# Speakers make a buzzing/scratching sound at certain times



## bpetruzzo (Aug 10, 2004)

Whenever I scroll, drag a window or item, resize something or even sometimes just move the mouse, there's a kind of buzzing or scratching sound coming out of my speakers. It's not affected by the volume on the computer either. I really don't even know where to start with this problem, it sure is annoying though.

anyone have any ideas?


----------



## Wozer (Oct 3, 2004)

is your mouse wireless?


----------



## bpetruzzo (Aug 10, 2004)

yes sir, it is.


----------



## Wozer (Oct 3, 2004)

first try separating the wires to your speakers from the wires associated with your mouse (keyboard also?)...

if that fails...hmmm...well, I don't use wireless technology because I do audio work on my PC and simply don't want a track ruined by any possible interference..with my luck I'd play the ultimate riff and have it ruined....the point being I have no pratical experience on this subject..

the following is purely theory:

guitar wiring is many times shielded with a simple layer of aluminum foil...wrapping your speaker wires in said material might just solve your problem..


----------



## bat21 (Sep 29, 2006)

And to add to Wozer's excellent suggestions if you have unshielded speakers that are too close in proximity to your PC tower try move them further away.


----------

§ PROBLEM REQUIREMENTS
In the speaker buzzing thread, rewrite the passage between "And to add to" and "them further away.", inclusive, using "case" in place of "tower".

§ STORED DATA

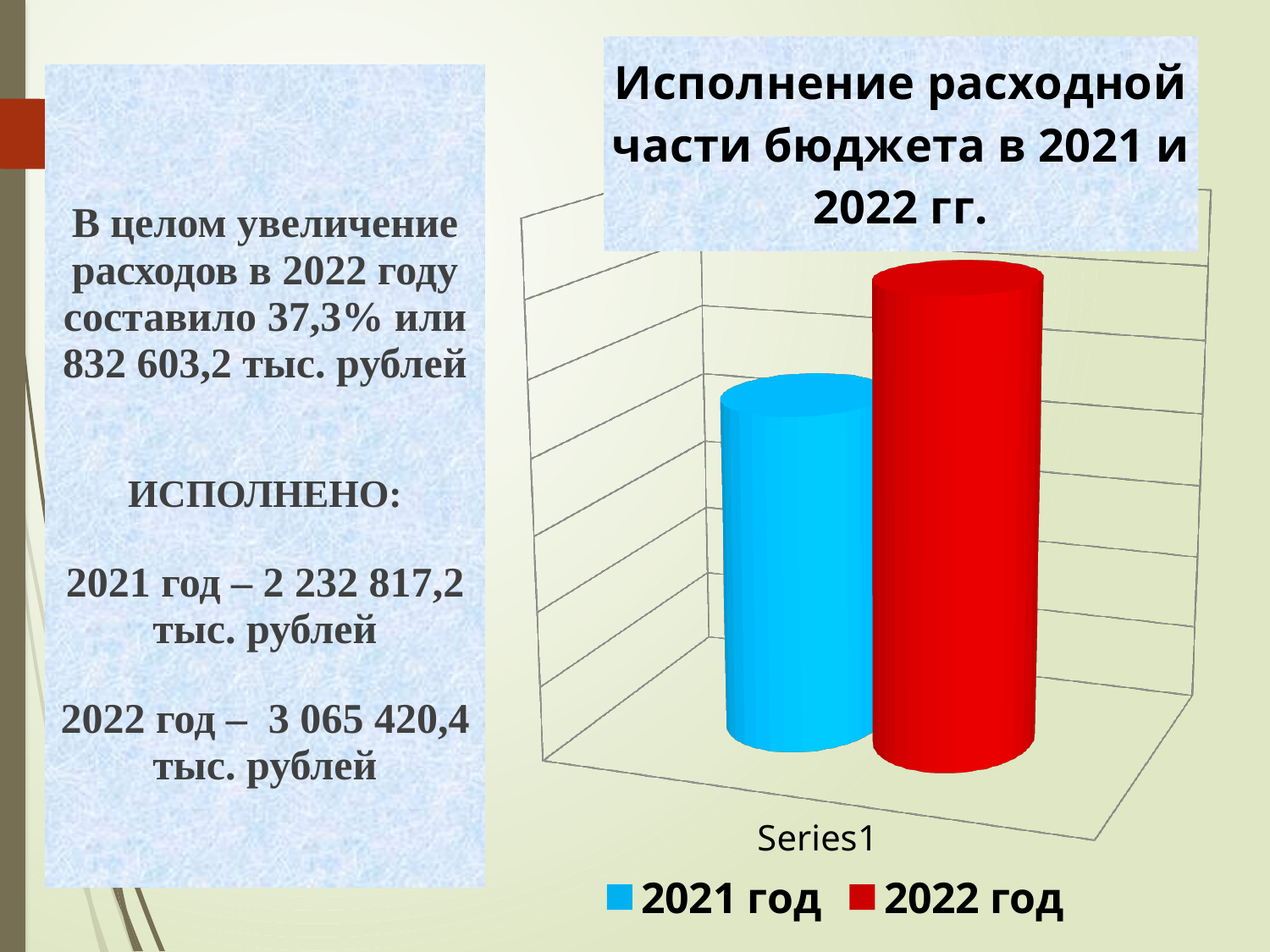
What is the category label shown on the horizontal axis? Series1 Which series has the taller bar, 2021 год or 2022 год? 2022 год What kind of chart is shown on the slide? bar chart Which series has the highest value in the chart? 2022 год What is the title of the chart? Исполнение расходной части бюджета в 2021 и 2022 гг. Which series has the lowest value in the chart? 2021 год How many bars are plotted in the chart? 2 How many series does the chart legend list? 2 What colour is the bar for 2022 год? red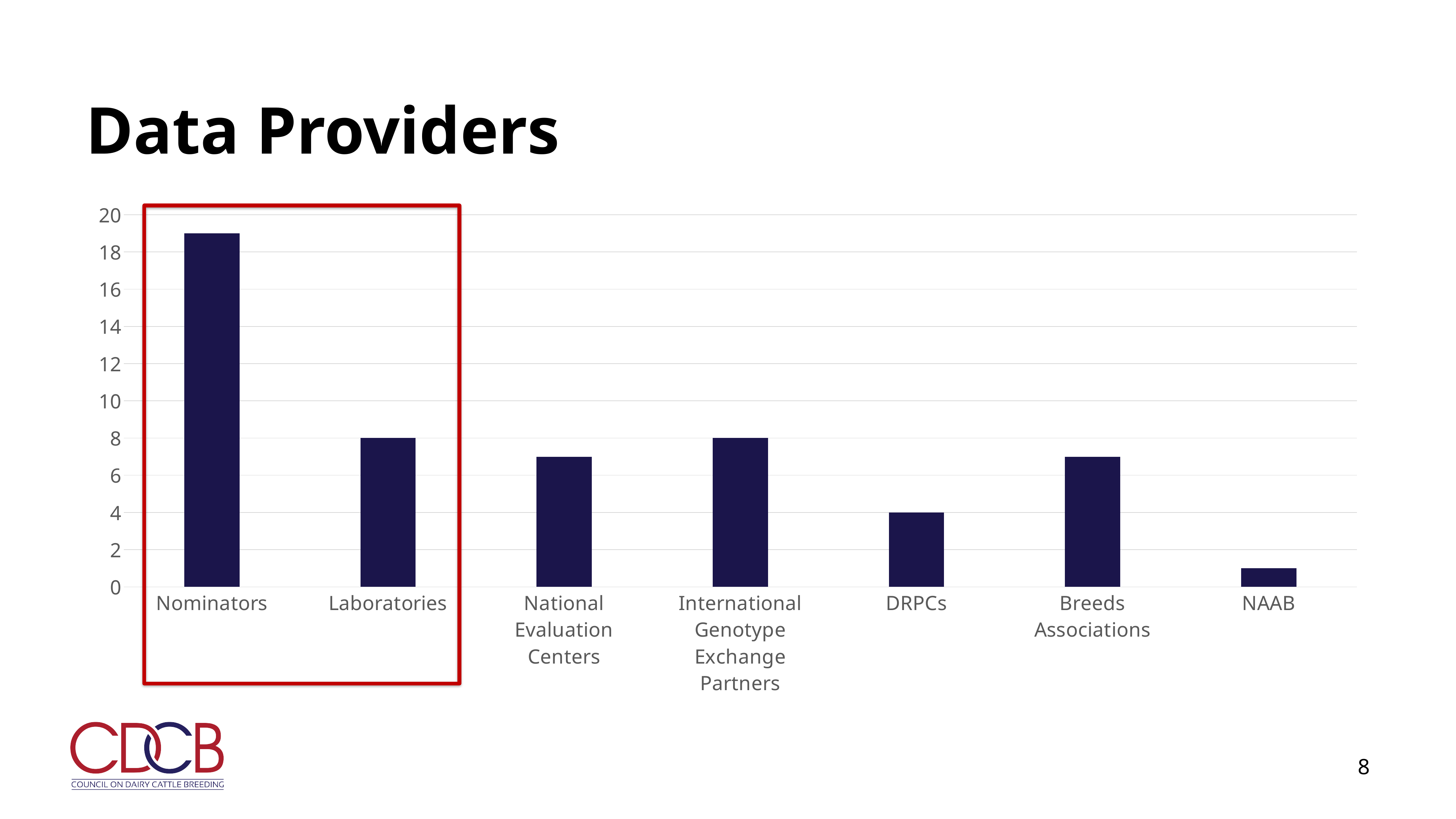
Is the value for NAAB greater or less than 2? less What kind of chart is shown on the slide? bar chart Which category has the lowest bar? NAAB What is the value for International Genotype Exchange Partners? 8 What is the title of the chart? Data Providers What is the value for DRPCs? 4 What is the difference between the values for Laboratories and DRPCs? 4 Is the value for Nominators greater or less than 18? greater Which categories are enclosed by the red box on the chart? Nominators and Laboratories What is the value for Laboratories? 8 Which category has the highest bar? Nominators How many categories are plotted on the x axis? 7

§ SOLUTION TO THIS PROBLEM
And to add to Wozer's excellent suggestions if you have unshielded speakers that are too close in proximity to your PC case try move them further away.